Он кивает и нервно улыбается. Переводит взгляд на меня, но тут же его отводит:
— У меня не выходит из головы то, что с ней случилось. Не выходит из головы собственная глупость… Я даже не могу вспомнить о чём думал год назад. Почему не ответил на её звонок или сообщение. Почему решил быть настолько категоричным… Тай, мне кажется, я по-прежнему к ней что-то чувствую. Словно та влюблённость всегда сидела во мне, но, после того случая, я спрятал её как можно глубже. И теперь… — Логан сжимает кулаки и удручённо качает головой: — Я всё думаю и думаю: как бы оно сложилось, не будь я таким кретином? Это не даёт мне покоя… Нам с Сабриной было… здорово вместе, понимаешь? Я хочу… попробовать. С чистого листа. Иначе эти сомнения, незнание и предположения съедят меня до костей.

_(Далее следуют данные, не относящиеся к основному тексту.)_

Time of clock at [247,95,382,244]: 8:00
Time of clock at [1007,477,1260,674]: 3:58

Твою мать. Это форменное издевательство.
— Не слишком ли поздно ты очнулся, Лог? — сухо спрашиваю я.
Друг вскидывает на меня взгляд, всматривается:
— Что ты имеешь ввиду? Она что-то говорила тебе? На счёт меня?
Я поднимаюсь на ноги, подхожу к кромке бассейна: вода в нём мерцает золотом заходящего солнца. Поднимаю глаза на ярко-оранжевый диск. Через пару мгновений глазам становится больно.

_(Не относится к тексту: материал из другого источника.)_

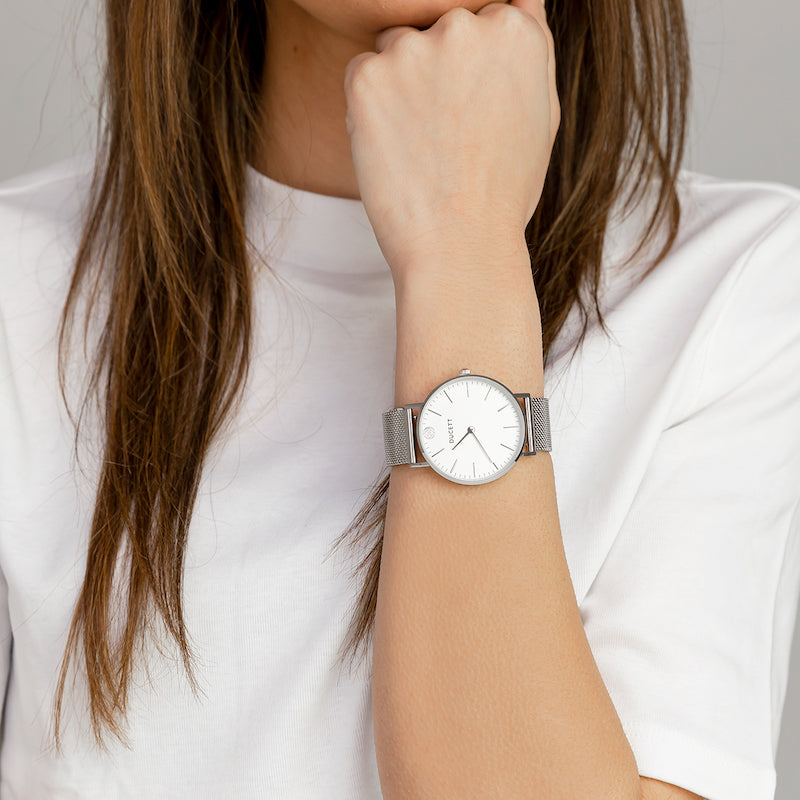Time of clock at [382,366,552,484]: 7:25
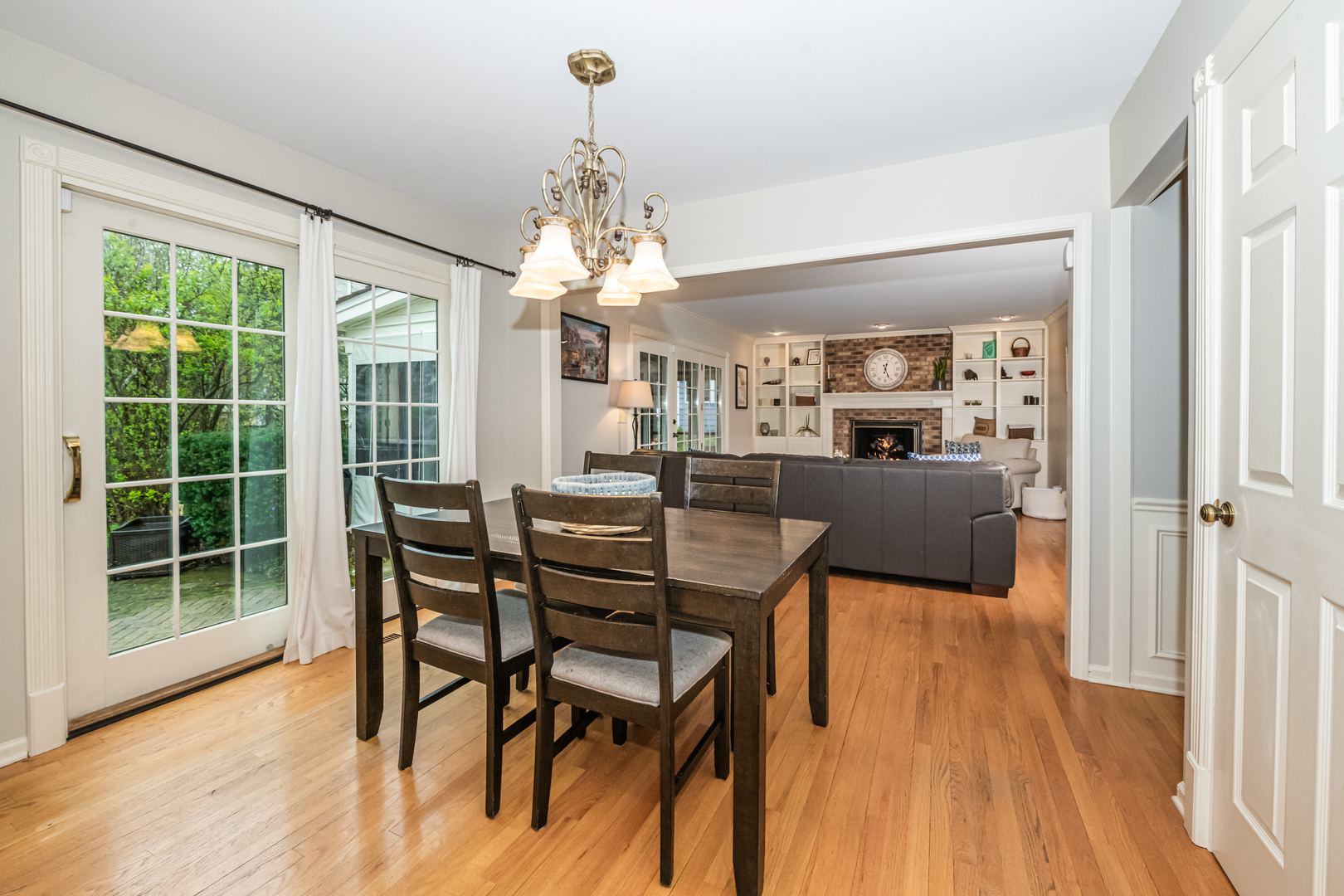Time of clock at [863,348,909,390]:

— Нет, — отвечаю я наконец. — Не говорила. Но я считаю, что ей сейчас не до романтических отношений. Она пытается найти того урода. Но я против. Нужно действовать самим. Найти ту мразь и наказать.
Логан долго молчит, я не мешаю.
— Похоже, у тебя и план уже есть? — ровно спрашивает он. — Я могу помочь?
— Помоги, — киваю я и разворачиваюсь к нему лицом. — Достань мне номера тех бейсболистов, которые выпустились из университета в прошлом году.
Лог кивает, тоже поднимается на ноги и подходит ко мне:
— Не думал, что тебя тоже настолько сильно гложет вина перед ней. Но две головы всегда лучше, чем одна. Мы найдём этого ублюдка.
Я усмехаюсь и бросаю, прежде чем уйти:
— Но я бы на твоём месте не сильно рассчитывал на то, что это поможет тебе её вернуть.